Provenzano che stai a di'?
L’esponente del Pd contro l’economia di guerra dell’Europa in difesa di Kyiv
“La guerra è pace” è uno degli slogan incisi sulla facciata del ministero della Verità del romanzo 1984 di George Orwell. Sull’Ucraina, ogni volta che in modo innocente qualche responsabile politico si mette in bocca la parola “pace”, in realtà vuole dire “guerra”. Che ne sia consapevole o no.

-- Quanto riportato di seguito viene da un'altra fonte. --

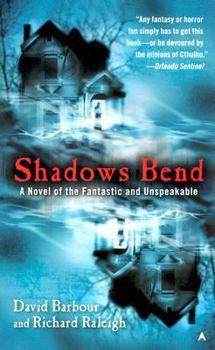 Mass Market Paperback Shadows Bend: A Novel of the Fantastic and Unspeakable Book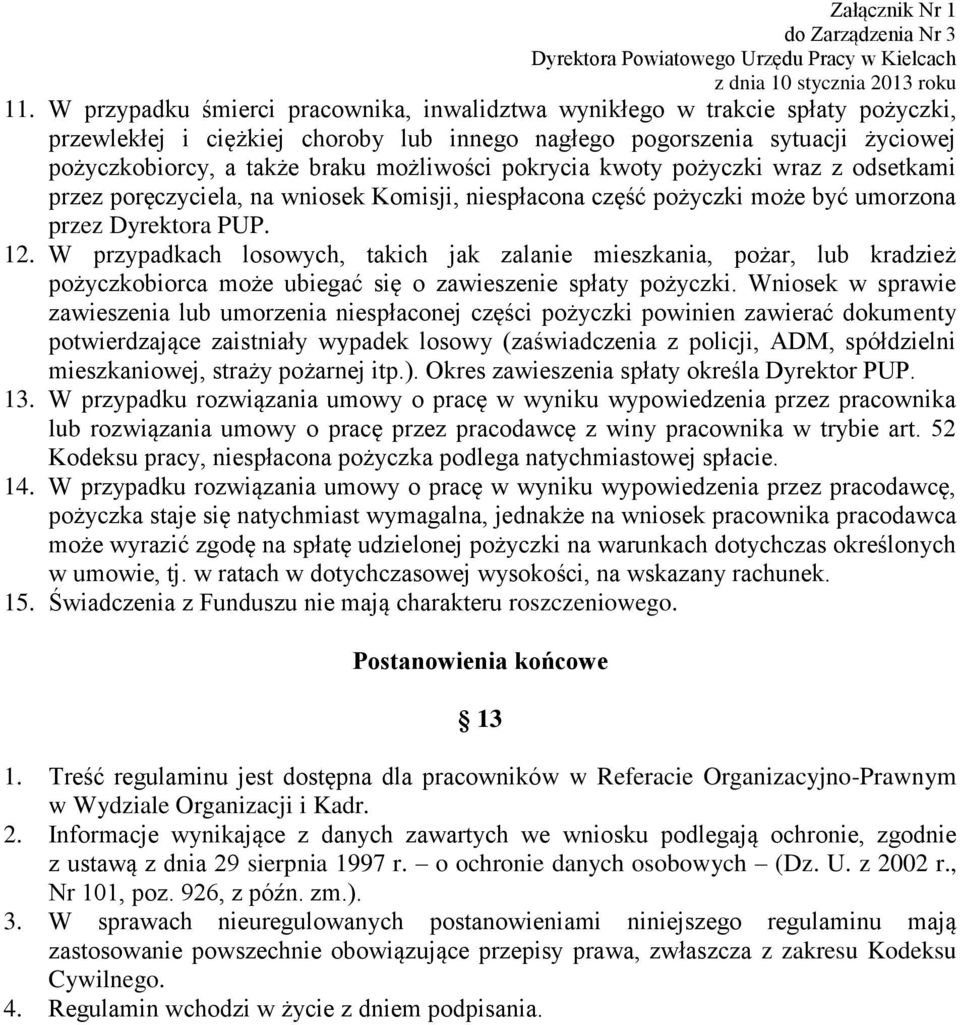 W przypadkach losowych, takich jak zalanie mieszkania, pożar, lub kradzież pożyczkobiorca może ubiegać się o zawieszenie spłaty pożyczki.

Come Peppe Provenzano, che ieri si è lanciato su X in una critica da oratorio di un’intervista al presidente del Consiglio europeo, Charles Michel, che promuove la necessità di “orientarsi verso un’economia di guerra” nell’Ue per aiutare l’Ucraina e difendersi dalla minaccia posta dalla Russia. “L’Europa è un progetto di pace, deve costruire un’economia per le persone, non di guerra”, ha scritto Provenzano: “La forza dell’Ue si misura sul protagonismo anche diplomatico nel mondo, non su quanti pezzi di artiglieria produce”.

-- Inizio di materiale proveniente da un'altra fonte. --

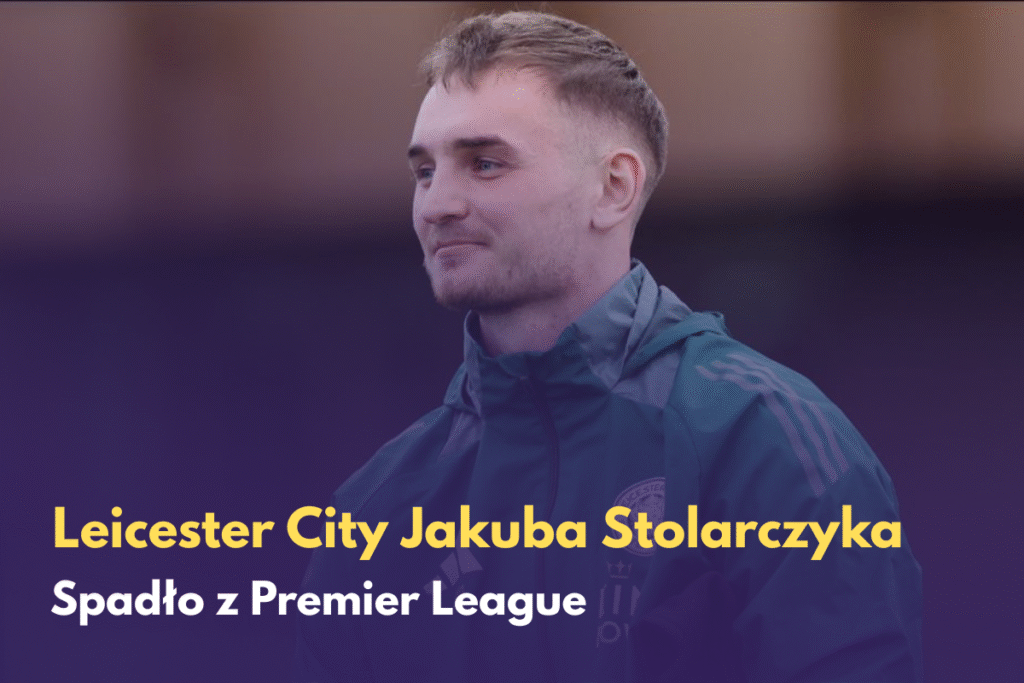 Leicester City Jakuba Stolarczyka spada z Premier League
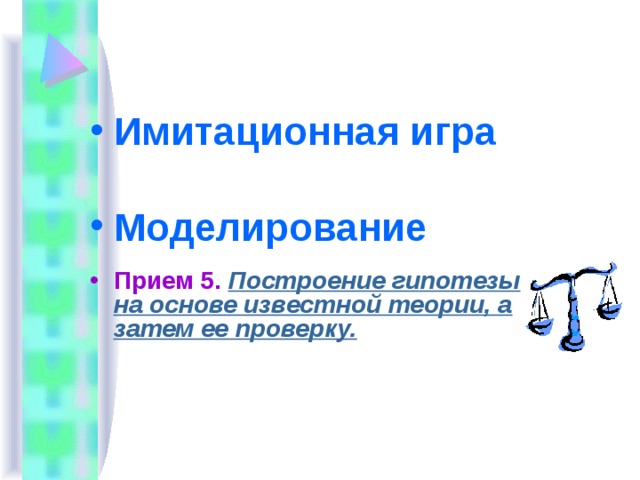 Имитационная игра  Моделирование   Прием 5.  Построение гипотезы на основе известной теории, а затем ее проверку.  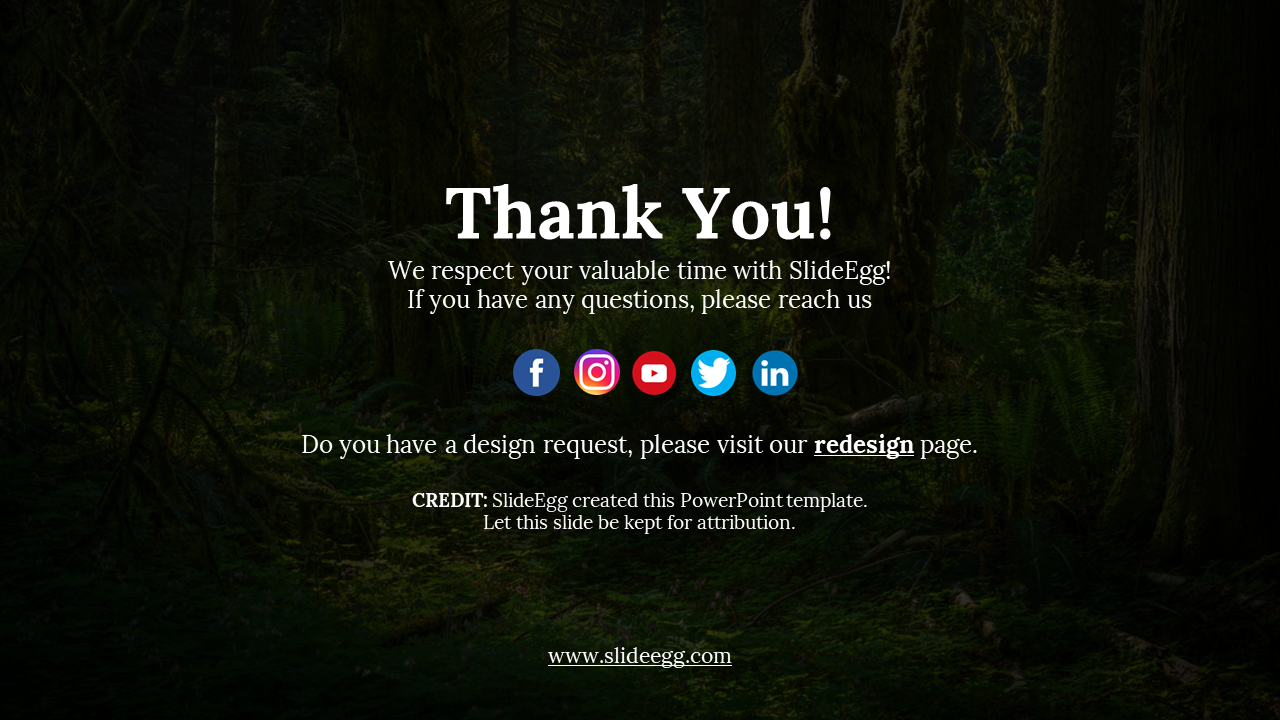 Thank you message with social icons and SlideEgg credit over a forest background, inviting user queries and design requests.
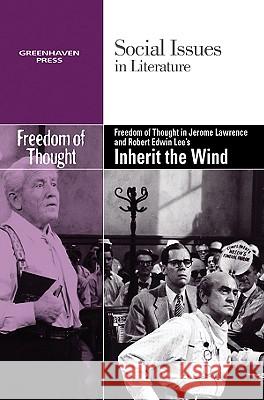 Freedom of Thought in Jerome Lawrence and Robert Edwin Lee's Inherit the Wind Candice L Mancini 9780737750157 Cengage Gale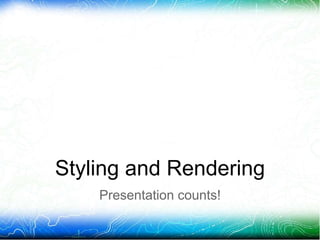 Styling and Rendering
Presentation counts!
 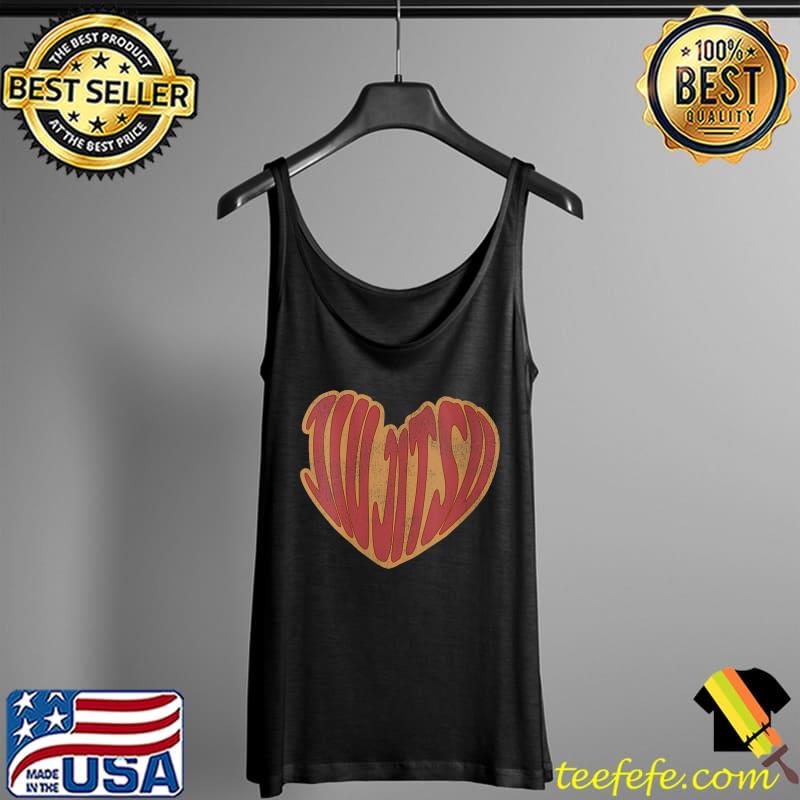 Jiu Jitsu Heart Jiu Jitsu T- Tank Top Jiu Jitsu Heart Jiu Jitsu T- Tank Top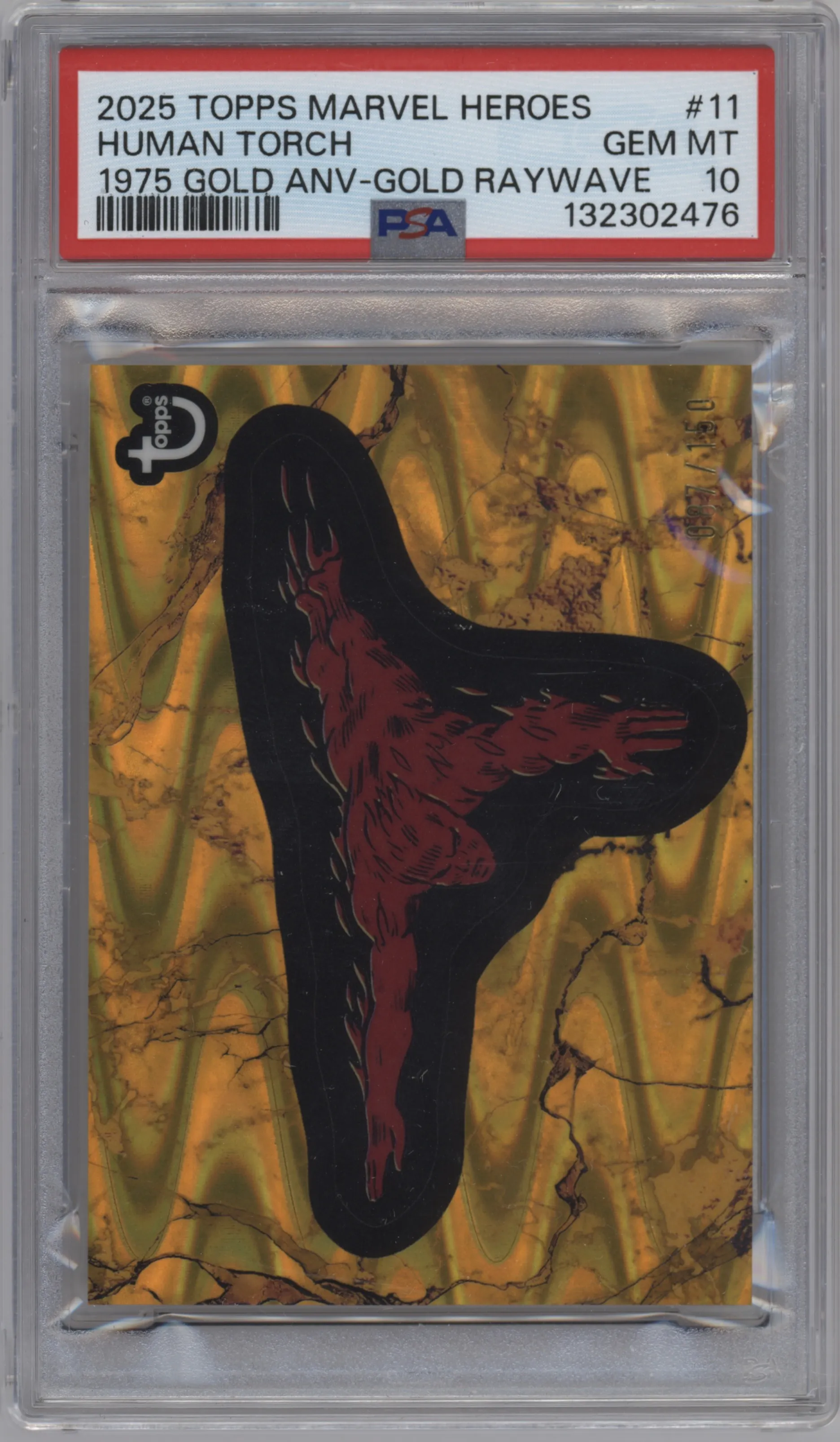 2025 Topps Marvel Comic Book Heroes 1975 Golden Anniversary Human Torch Gold Raywave #11 PSA 10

Provenzano non solo si sbaglia, ma come in 1984 realizza l’inversione della verità del Socing. La verità è che l’Europa si è disarmata e la guerra è tornata. Una guerra voluta da chi si è pensato erroneamente di contenere, perfino coinvolgere, con il protagonismo diplomatico. Prima la Georgia, poi la Crimea e il Donbas, infine l’aggressione ingiustificata contro l’Ucraina, preludio della prossima guerra. La guerra la fa Putin e l’artiglieria è il solo modo per tornare alla pace vera in Ucraina e per garantirla sul resto del continente europeo da mire revansciste e imperialiste. Di artiglieria non ce n’è abbastanza per consentire ai coraggiosi soldati ucraini di non farsi massacrare dall’aggressore e domani ai lettoni o agli estoni di non farsi travolgere. Che sia per nostalgia, insipienza, ingenuità o disonestà, poco importa. Il Socing aveva altri due slogan che ben si adattano al post di Provenzano: “La libertà è schiavitù” e “l’ignoranza è forza”. La schiavitù è quella che vuole imporre Putin contro la libertà dell’Ucraina e delle democrazie. L’ignoranza altrui è la sua forza per fare la guerra in nome della pace.